I don’t have to ask if people are stupid enough to call somebody they think is the phone company, and not get suspicious when they don’t know your name and address based on your phone number, because there is ample evidence of just how stupid people are all over the internet.

If you get a call from these scammers and you’re smart enough to not call them back without first googling it, I’m hoping that by posting it here somebody will find this warning. Good luck.

Do me a favour?

Update: Steve Robbins has modified his widget to use JSON, and I’ve gone back to using it because it works right at any text size.

The Stack Overflow team is sending me emails saying that my use of the Robbins Stack Overflow widget on my blog is putting an “unacceptable” load on their huge 48 Gb RAM, 8 processor box. So I’ve switched over to their preferred solution, which is an iframe containing their own “flair” page. The problem with the iframe option is that it requires me to tell my system exactly how many pixels high and wide it is – and when I change my text size, it starts putting scroll bars on it, and it looks like ass.

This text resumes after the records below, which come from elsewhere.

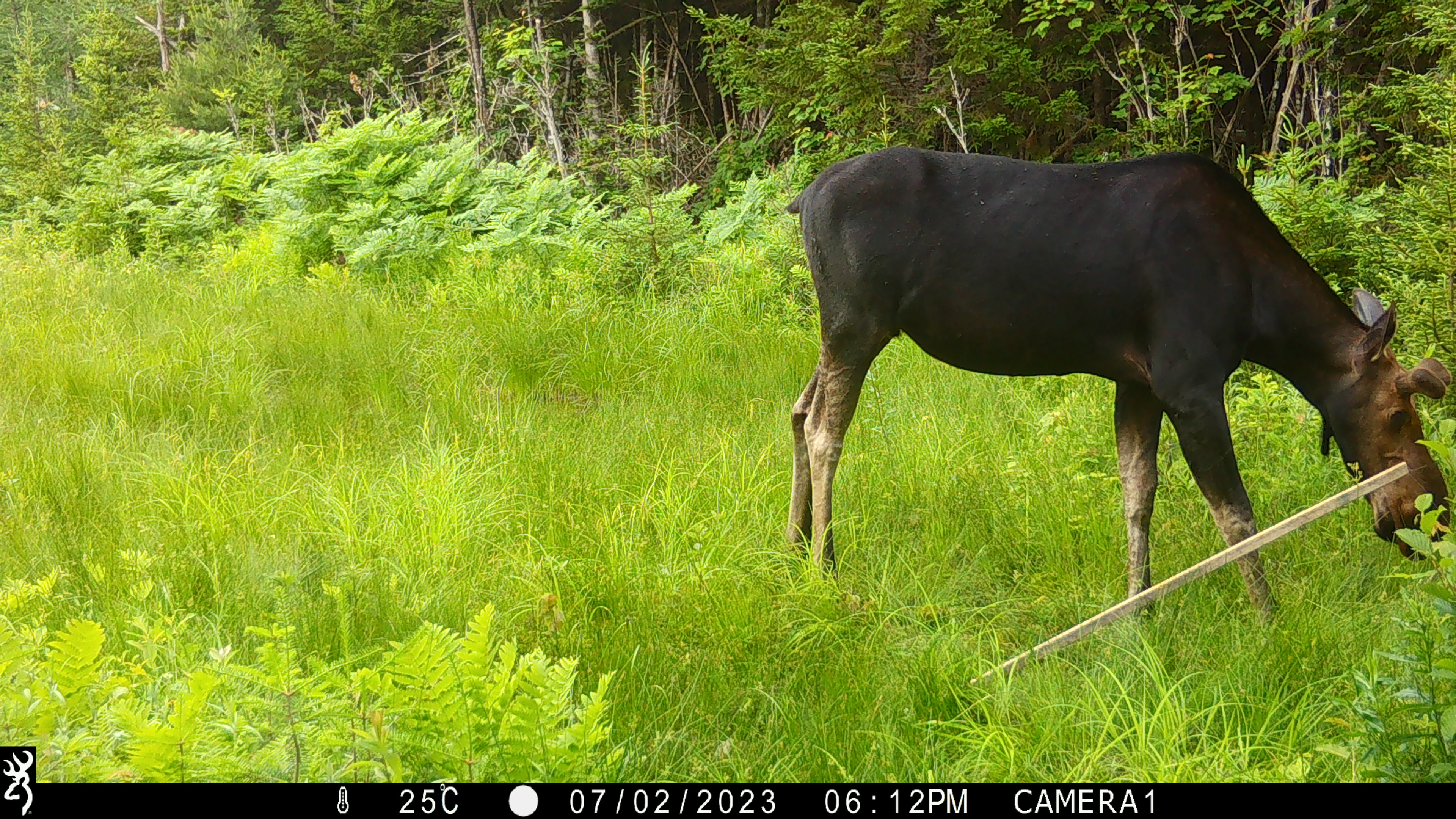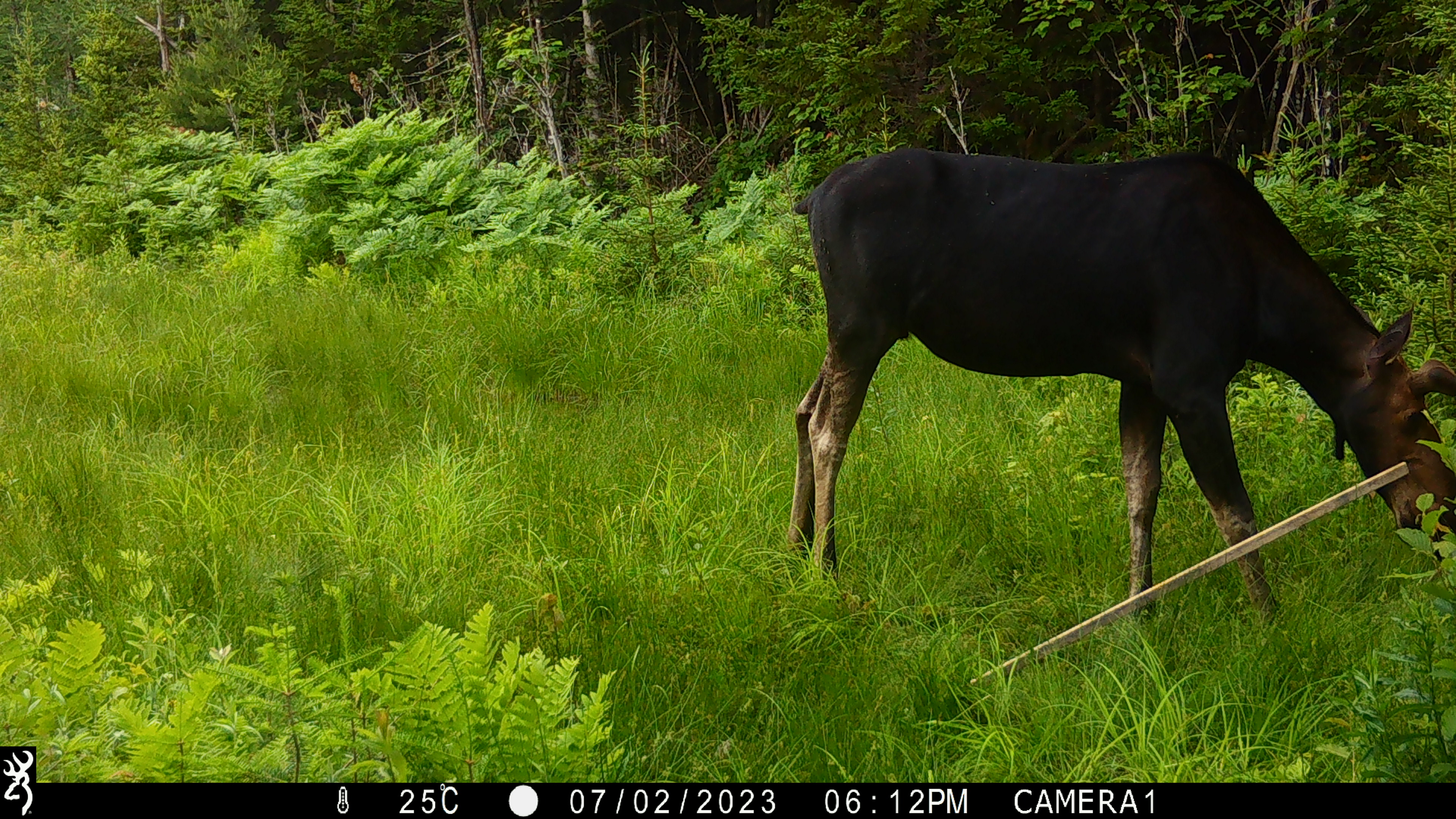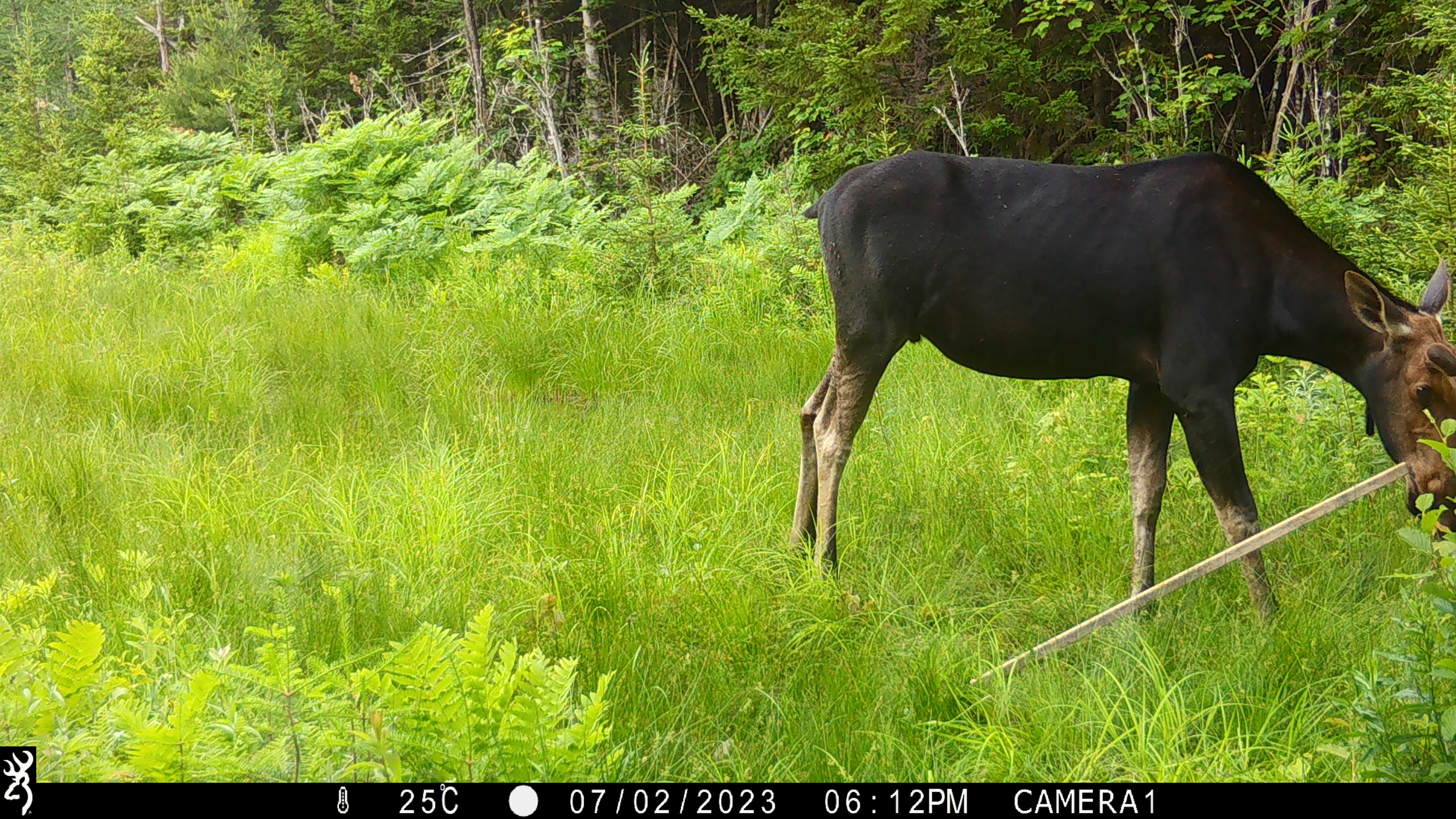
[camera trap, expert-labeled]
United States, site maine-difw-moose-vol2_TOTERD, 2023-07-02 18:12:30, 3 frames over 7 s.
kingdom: Animalia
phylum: Chordata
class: Mammalia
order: Artiodactyla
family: Cervidae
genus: Alces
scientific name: Alces alces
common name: moose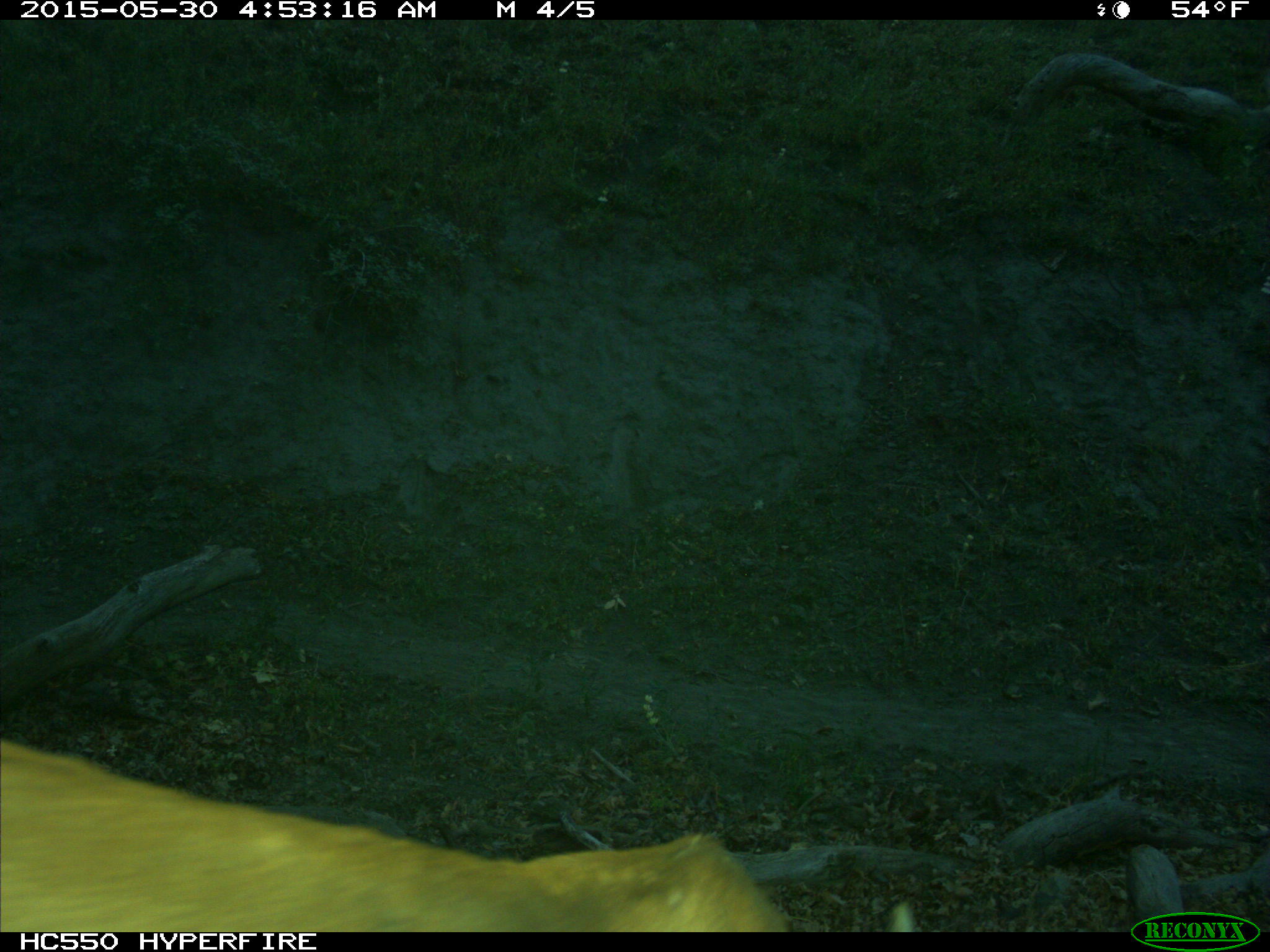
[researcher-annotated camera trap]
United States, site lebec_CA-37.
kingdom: Animalia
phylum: Chordata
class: Mammalia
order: Carnivora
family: Felidae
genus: Puma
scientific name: Puma concolor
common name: mountain lion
Puma concolor (mountain lion).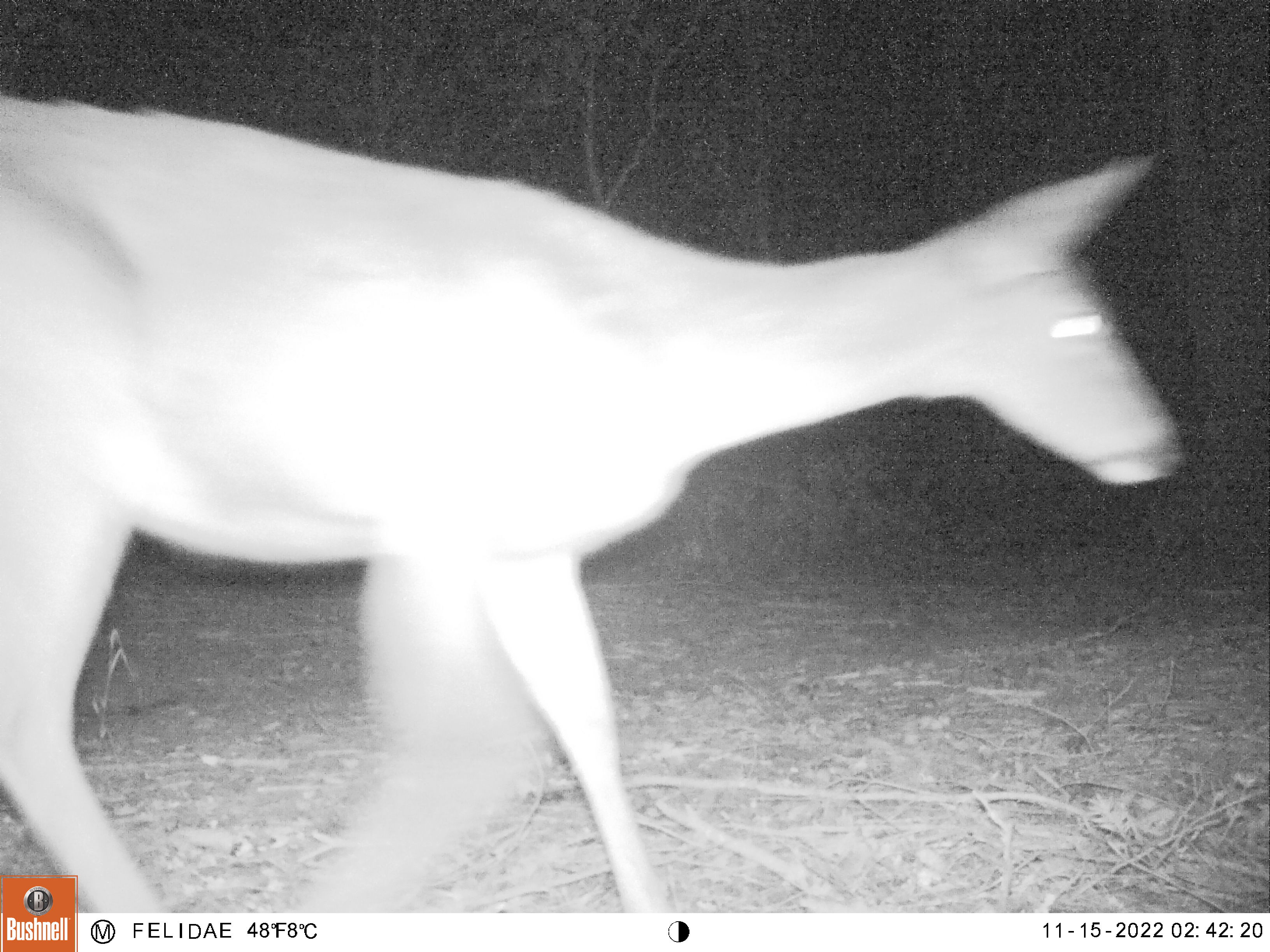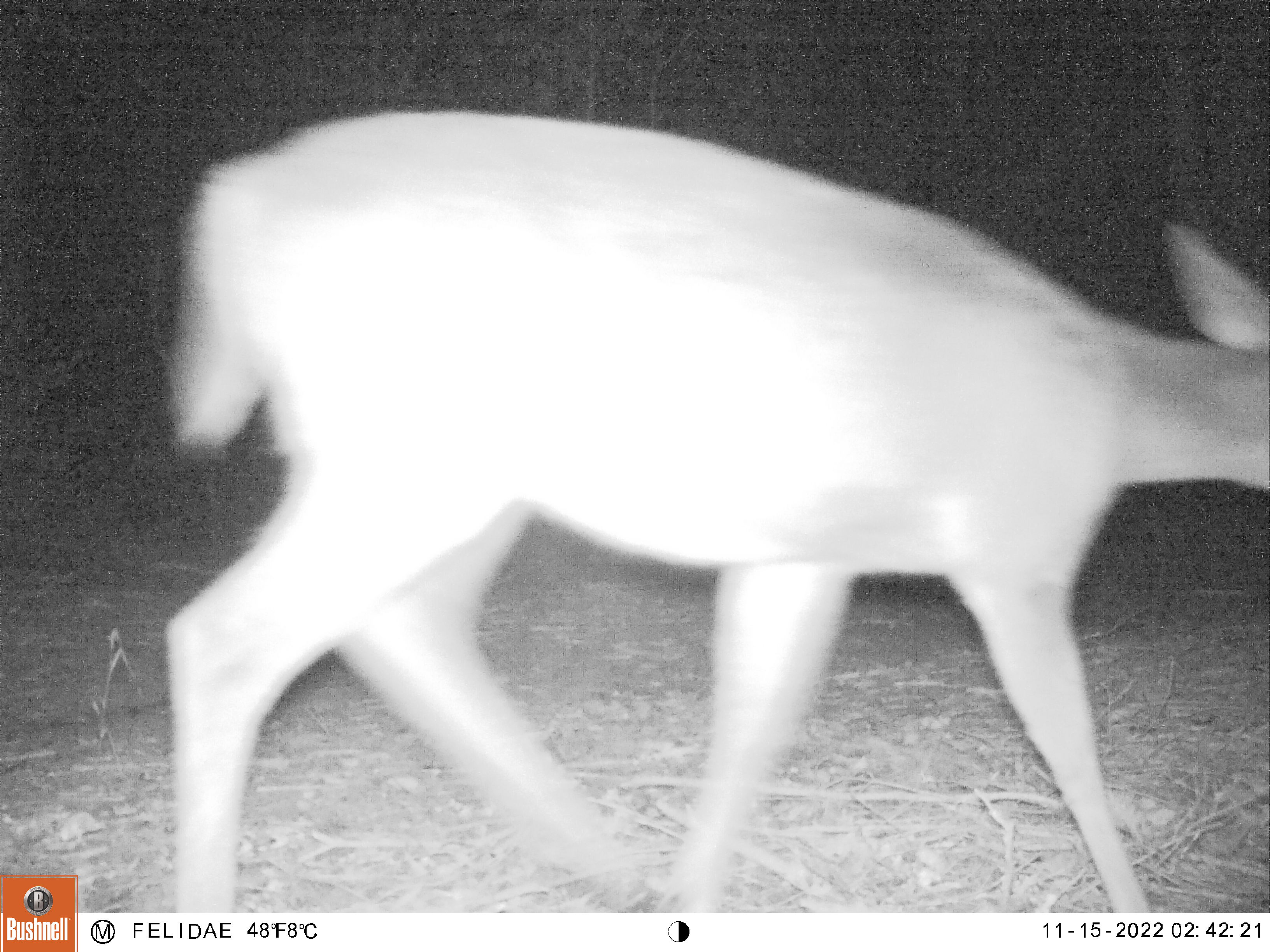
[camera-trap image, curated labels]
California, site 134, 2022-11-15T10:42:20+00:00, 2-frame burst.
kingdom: Animalia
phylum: Chordata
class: Mammalia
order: Artiodactyla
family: Cervidae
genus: Odocoileus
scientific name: Odocoileus hemionus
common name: mule deer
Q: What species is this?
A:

Can you please look at my Stack Overflow badge on the right side of my blog, and leave me a comment telling me yes or no if it has scroll bars for you? If you know, tell me what OS/browser and font size you’re using.

That’s not good

On Thursday, I did some extensive work on the positioning of the rudder pedals on my kayak. I drilled some new holes in the boat, eliminated the extraneous rails, and moved the new pedal rails in order to reduce the way the rudder pedal wire guides have been gouging holes in my lower legs and to raise the pedals so that I can push better without pushing the rudder back and forth.

Today I went out to try to paddle the course of the Armond Basset Race, which takes place next weekend at the Genesee Waterways Center here in town. All I know for sure it that they say it’s “2 laps of 5 miles”, but Mike F says he thinks it’s 1.25 miles upstream in the river, 2.5 miles downstream, 2.5 miles upstream, 2.5 miles downstream, and then 1.25 miles upstream again. That makes sense, because it means that each boat passes the start/finish area 5 times, which would be good for any spectators – on the down side it means that we’re finishing upstream, and the stream is running pretty fast. So Mike and I tried to paddle it, but after 4 miles or so, my hips were really starting to hurt, so I gave up after 1 loop (5 miles). Maybe I went too fast trying to keep up with Mike (who is normally a much faster paddler than I am), but I think it’s mostly because of the new leg position. I’m really hoping that things are better by next Saturday.

I’m looking at my GPS track from today versus the Tupper Lake race, and my heart rate was much lower today. So I couldn’t have been working as hard. But man that current was strong – I was averaging 5.0 mph going up, and 7.4 mph going down.